Schwedische Zeitung sieht nur in Scheidung von Mette-Marit und Haakon Lösung für Skandale
Kronprinzessin Mette-Marit und Ehemann Haakon
Die norwegische Kronprinzessin Mette-Marit hatte engen Kontakt zu dem Sexualstraftäter Jeffrey Epstein, ihr Sohn Marius Borg Høiby steht wegen Vergewaltigung vor Gericht.
"Sturm in Norwegen ist beispiellos"
Die liberale schwedische Tageszeitung Dagens Nyheter kommentiert am Mittwoch die Skandale in der norwegischen Königsfamilie: "Der Sturm in Norwegen ist beispiellos. Vor allem, weil er sich markant von den Skandalen in anderen europäischen Königshäusern unterscheidet, die es geschafft haben, ihren Ruf im 21. Jahrhundert zu retten. Da hat man die Probleme gelöst, indem man den Betroffenen - Ex-Prinz Andrew in Großbritannien und Ex-König Juan Carlos in Spanien - Titel, Ämter, Mitgliedschaft im Königshaus und Apanage entzogen hat. Dadurch konnte eine Distanz zwischen dem Kern - dem Monarchen und dem Thronfolger - und den skandalumwitterten Familienmitgliedern geschaffen werden, die ganz einfach ausgeschlossen wurden. In Norwegen gibt es diese Option nicht. Mette-Marit kann den Kronprinzessinnen-Titel und die Apanage nicht abgeben, solange sie mit Kronprinz Haakon verheiratet ist. Er wird seinen Platz in der Thronfolge derzeit wohl nicht an Erbprinzessin Ingrid Alexandra abgeben, weil ein Vater vernünftigerweise nicht alles auf seine 22-jährige Tochter abladen will. Und wenn der Graben zwischen der Kronprinzenfamilie und Marius Borg Høiby - der nie einen Titel oder eine königliche Position hatte - noch größer werden soll, müssten seine Mutter, sein Stiefvater und seine Geschwister im Prinzip jeden privaten Kontakt abbrechen, was unmenschlich wäre. Also ist die einzige Art und Weise, die Verbindung zwischen den Skandalen und dem Königshaus zu kappen, eine Scheidung von Mette-Marit und Haakon."
Mette-Marit braucht Lungentransplantation
Die 52-jährige Mette-Marit blieb auch von anderen Schicksalsschlägen nicht verschont.
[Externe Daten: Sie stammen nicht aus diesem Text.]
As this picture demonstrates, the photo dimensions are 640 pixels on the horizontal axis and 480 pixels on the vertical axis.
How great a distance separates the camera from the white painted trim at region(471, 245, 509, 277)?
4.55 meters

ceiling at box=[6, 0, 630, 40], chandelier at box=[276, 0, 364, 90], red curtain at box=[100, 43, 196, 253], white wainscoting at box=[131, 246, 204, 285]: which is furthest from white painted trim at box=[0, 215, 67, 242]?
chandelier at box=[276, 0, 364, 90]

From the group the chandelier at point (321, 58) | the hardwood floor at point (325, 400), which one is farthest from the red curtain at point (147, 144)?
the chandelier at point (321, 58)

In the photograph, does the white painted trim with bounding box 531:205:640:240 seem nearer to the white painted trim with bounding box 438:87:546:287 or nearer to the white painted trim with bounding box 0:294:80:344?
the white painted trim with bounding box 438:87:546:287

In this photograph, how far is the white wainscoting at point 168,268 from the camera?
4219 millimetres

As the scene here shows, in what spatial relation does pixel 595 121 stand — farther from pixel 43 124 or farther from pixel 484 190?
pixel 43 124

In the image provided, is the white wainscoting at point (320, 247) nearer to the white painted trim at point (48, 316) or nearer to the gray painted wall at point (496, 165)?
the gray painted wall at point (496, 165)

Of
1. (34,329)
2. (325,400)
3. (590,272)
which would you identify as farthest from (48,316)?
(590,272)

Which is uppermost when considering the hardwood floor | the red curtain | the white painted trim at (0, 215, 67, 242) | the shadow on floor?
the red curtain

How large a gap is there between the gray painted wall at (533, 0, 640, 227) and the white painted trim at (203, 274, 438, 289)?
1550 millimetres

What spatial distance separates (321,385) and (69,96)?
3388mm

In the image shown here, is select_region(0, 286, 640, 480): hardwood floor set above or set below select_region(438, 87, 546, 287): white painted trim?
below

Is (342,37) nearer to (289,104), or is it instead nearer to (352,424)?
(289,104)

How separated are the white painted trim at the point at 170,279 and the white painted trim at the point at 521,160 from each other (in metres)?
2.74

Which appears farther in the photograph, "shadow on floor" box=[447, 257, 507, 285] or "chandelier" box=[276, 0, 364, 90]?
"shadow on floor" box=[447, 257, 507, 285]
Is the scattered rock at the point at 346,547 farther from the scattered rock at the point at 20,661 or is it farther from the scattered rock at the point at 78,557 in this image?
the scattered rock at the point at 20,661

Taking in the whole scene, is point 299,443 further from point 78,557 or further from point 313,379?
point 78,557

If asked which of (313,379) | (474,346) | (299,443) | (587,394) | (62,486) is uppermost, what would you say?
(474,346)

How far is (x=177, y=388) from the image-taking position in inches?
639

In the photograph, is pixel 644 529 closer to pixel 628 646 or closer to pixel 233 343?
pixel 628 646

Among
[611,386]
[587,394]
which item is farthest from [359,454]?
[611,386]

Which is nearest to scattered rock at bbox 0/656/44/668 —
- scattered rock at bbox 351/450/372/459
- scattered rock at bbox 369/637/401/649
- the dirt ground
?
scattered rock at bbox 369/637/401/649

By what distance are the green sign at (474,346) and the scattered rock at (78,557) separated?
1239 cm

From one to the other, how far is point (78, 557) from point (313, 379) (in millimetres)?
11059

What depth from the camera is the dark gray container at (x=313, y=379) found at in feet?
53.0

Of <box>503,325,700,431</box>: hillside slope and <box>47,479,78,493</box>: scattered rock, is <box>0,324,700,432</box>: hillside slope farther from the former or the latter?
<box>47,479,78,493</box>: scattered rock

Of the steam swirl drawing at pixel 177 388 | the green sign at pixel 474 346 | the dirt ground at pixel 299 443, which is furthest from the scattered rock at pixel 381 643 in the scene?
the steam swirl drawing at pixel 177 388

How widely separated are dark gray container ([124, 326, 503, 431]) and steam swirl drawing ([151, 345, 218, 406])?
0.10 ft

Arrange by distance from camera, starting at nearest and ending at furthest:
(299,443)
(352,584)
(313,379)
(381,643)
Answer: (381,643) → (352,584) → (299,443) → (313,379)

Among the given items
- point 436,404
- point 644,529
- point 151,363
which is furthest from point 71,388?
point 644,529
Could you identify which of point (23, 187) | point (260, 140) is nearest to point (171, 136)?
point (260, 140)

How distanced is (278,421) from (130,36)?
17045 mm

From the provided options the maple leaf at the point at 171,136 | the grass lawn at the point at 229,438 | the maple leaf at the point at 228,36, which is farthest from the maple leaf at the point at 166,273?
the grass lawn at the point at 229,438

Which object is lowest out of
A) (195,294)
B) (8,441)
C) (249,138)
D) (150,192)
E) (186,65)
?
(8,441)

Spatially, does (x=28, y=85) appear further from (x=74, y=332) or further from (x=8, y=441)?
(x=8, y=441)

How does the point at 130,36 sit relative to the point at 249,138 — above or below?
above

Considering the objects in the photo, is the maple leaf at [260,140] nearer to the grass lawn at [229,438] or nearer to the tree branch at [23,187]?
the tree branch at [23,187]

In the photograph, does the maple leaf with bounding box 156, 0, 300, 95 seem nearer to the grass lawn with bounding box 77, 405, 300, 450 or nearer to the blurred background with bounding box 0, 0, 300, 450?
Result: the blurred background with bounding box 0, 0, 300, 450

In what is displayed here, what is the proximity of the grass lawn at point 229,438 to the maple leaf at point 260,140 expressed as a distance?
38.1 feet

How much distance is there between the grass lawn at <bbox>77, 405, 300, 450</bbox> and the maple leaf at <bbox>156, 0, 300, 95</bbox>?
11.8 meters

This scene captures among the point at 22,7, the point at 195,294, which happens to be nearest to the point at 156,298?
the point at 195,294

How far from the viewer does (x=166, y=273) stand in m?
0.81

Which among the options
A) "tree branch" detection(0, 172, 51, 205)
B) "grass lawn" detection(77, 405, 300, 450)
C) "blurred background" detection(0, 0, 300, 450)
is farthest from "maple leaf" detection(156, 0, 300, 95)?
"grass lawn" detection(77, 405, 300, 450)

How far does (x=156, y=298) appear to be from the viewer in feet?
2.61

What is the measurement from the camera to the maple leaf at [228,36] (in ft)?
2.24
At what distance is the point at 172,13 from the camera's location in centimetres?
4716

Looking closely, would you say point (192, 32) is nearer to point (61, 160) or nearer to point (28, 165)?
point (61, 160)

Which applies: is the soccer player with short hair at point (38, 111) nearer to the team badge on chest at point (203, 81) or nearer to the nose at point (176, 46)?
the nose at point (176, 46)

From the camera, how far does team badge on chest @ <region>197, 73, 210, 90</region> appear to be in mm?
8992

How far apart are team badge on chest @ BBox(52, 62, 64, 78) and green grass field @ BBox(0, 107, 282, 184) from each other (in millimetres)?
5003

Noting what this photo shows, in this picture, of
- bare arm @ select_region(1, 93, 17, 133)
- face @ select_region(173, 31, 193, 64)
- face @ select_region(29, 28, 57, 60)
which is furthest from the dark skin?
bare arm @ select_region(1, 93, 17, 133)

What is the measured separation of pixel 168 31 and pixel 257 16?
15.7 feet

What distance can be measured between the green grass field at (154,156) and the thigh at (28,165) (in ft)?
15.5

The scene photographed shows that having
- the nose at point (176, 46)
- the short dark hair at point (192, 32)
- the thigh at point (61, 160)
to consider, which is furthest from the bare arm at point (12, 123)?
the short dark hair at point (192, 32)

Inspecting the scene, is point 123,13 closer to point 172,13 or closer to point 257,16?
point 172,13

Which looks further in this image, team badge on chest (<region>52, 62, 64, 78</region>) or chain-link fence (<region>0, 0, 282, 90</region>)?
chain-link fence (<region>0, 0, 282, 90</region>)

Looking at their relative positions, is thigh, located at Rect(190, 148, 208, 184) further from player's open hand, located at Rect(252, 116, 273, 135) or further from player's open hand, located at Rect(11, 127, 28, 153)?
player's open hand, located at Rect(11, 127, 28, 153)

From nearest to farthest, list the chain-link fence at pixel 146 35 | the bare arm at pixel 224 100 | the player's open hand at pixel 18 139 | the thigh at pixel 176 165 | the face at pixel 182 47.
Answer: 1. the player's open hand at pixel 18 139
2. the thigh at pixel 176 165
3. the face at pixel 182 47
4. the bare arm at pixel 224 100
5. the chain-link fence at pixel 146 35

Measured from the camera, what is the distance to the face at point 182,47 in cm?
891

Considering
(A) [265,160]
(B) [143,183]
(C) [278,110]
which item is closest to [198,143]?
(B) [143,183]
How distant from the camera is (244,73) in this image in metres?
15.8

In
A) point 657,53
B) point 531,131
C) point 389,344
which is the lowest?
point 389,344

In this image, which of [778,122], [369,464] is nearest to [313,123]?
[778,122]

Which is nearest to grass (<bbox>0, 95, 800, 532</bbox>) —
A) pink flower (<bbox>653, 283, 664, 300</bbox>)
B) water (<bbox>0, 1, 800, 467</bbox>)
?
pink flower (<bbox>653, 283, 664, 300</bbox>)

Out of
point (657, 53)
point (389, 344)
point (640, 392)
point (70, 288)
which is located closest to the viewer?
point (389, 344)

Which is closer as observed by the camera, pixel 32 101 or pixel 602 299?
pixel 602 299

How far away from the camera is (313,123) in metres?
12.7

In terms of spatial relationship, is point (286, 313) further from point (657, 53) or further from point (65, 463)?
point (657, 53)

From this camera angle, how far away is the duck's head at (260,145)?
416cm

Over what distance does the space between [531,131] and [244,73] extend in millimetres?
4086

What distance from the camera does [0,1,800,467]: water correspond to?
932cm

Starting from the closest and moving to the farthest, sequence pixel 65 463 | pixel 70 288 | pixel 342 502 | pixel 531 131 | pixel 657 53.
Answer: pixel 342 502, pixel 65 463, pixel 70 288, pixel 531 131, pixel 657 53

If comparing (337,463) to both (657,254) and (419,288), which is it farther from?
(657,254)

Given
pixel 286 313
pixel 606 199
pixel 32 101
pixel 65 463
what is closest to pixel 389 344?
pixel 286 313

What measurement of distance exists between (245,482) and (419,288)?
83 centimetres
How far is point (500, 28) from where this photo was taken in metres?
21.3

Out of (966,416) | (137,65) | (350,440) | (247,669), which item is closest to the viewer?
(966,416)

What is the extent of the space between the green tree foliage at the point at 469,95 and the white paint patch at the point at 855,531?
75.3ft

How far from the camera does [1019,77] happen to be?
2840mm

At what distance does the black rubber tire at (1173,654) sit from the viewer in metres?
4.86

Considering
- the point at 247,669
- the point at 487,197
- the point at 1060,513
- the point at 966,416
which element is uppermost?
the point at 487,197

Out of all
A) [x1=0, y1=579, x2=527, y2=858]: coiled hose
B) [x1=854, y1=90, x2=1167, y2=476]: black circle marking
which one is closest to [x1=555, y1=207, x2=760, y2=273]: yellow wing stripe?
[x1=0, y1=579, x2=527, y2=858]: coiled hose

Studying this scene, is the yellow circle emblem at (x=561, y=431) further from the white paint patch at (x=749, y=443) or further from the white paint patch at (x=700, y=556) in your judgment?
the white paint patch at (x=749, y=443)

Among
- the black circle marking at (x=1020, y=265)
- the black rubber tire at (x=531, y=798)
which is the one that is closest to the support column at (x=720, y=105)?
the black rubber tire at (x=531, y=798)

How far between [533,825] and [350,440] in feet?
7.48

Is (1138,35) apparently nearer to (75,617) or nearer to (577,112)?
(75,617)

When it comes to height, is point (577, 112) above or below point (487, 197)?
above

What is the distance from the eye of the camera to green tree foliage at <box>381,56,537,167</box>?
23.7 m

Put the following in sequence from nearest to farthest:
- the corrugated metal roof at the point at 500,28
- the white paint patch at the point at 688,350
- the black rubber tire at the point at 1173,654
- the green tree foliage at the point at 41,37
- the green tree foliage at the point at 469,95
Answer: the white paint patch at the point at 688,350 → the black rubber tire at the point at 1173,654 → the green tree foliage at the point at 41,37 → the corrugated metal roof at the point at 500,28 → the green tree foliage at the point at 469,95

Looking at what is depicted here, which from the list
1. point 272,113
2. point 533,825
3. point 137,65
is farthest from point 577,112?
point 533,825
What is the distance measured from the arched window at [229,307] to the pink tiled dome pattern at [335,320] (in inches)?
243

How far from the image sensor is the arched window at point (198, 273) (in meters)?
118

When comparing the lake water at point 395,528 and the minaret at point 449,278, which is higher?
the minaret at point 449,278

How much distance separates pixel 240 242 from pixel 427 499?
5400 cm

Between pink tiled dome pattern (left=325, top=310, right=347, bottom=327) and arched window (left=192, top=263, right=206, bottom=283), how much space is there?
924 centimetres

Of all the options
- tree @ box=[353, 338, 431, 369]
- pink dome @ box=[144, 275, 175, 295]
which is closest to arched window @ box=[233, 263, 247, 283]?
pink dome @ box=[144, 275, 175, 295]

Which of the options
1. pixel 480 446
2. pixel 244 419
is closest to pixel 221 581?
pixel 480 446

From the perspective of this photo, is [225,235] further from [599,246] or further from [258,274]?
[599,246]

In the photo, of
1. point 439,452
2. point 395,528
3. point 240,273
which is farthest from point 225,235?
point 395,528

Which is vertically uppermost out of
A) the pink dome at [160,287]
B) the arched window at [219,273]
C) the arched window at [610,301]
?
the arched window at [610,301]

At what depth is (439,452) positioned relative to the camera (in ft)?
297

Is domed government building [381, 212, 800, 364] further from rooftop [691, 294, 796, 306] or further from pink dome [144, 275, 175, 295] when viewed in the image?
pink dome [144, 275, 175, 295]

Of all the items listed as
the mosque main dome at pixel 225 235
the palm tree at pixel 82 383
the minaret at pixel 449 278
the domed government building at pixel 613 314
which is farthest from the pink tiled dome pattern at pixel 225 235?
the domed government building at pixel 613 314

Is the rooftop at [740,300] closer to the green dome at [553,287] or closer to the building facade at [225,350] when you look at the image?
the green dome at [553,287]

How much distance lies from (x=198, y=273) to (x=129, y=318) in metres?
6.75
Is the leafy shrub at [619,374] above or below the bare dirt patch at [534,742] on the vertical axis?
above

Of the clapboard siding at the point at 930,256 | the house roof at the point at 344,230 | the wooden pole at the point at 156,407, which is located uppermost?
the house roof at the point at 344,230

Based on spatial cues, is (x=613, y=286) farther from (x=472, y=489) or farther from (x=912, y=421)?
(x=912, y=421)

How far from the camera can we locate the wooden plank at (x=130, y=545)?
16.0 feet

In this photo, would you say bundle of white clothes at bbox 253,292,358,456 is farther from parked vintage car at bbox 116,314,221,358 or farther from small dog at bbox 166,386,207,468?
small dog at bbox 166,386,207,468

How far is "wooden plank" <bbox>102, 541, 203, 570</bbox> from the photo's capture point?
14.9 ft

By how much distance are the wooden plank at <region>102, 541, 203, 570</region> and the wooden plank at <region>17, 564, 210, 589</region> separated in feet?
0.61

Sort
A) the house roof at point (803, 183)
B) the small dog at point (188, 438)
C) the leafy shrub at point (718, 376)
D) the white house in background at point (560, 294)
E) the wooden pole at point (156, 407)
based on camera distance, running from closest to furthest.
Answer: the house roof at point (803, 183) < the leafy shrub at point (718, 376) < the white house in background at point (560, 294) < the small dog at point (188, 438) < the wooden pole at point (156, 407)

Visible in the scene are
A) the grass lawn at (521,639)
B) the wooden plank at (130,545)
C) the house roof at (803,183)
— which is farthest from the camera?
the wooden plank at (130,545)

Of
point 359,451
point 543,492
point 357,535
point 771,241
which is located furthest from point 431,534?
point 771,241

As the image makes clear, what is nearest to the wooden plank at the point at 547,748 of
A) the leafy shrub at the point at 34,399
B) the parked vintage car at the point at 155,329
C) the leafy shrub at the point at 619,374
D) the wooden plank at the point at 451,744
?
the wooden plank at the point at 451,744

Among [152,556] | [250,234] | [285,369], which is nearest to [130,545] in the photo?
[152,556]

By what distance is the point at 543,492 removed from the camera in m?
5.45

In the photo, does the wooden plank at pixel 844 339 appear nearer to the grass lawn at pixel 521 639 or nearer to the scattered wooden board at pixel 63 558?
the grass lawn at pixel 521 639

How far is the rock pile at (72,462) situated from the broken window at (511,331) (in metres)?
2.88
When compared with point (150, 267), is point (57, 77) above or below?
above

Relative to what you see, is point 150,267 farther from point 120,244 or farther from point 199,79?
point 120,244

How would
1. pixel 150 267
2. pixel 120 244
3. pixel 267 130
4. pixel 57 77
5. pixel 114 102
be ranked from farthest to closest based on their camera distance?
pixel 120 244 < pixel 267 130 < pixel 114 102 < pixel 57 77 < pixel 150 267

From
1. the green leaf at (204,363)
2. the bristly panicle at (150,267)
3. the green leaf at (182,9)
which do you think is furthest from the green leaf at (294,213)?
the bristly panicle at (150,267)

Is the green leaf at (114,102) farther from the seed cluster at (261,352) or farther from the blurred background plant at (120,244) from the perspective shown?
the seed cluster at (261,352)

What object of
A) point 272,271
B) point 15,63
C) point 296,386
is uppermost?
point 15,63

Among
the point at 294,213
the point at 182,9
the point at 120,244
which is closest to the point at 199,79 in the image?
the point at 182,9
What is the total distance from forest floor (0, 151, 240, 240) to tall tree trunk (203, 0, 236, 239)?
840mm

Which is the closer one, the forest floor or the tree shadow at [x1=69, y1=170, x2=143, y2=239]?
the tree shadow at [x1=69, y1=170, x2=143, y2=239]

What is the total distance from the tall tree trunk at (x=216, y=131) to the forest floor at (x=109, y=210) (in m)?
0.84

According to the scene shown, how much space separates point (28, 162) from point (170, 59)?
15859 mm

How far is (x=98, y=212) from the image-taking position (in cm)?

Bei den Terroranschlägen im Osloer Regierungsviertel und auf der Insel Utøya am 22. Juli 2011 wurde neben 76 weiteren Menschen auch ihr älterer Stiefbruder Trond Berntsen getötet.
2018 erhielt sie die Diagnose, eine chronische Lungenerkrankung zu haben, eine Lungenfibrose. Dabei wird die Lunge durch eine Entzündung des Bindegewebes angegriffen, Betroffene leiden häufig unter Kurzatmigkeit, Husten und Atemnot. Mette-Marit brachte ihren Landsleuten die Nachricht auf ihre eigene Weise bei: Voller Stärke sprach sie im Fernsehen öffentlich über ihre schwächelnde Gesundheit. Sie sei froh, nach langen Beschwerden endlich zu wissen, was in den vergangenen Jahren mit ihrem Körper losgewesen sei, sagte sie. Seitdem kommt es ab und an vor, dass Mette-Marit kürzer tritt und Termine absagt. Im vergangenen Jahr wurde bekannt, dass Mette-Marit sich auf eine Lungentransplantation vorbereiten muss.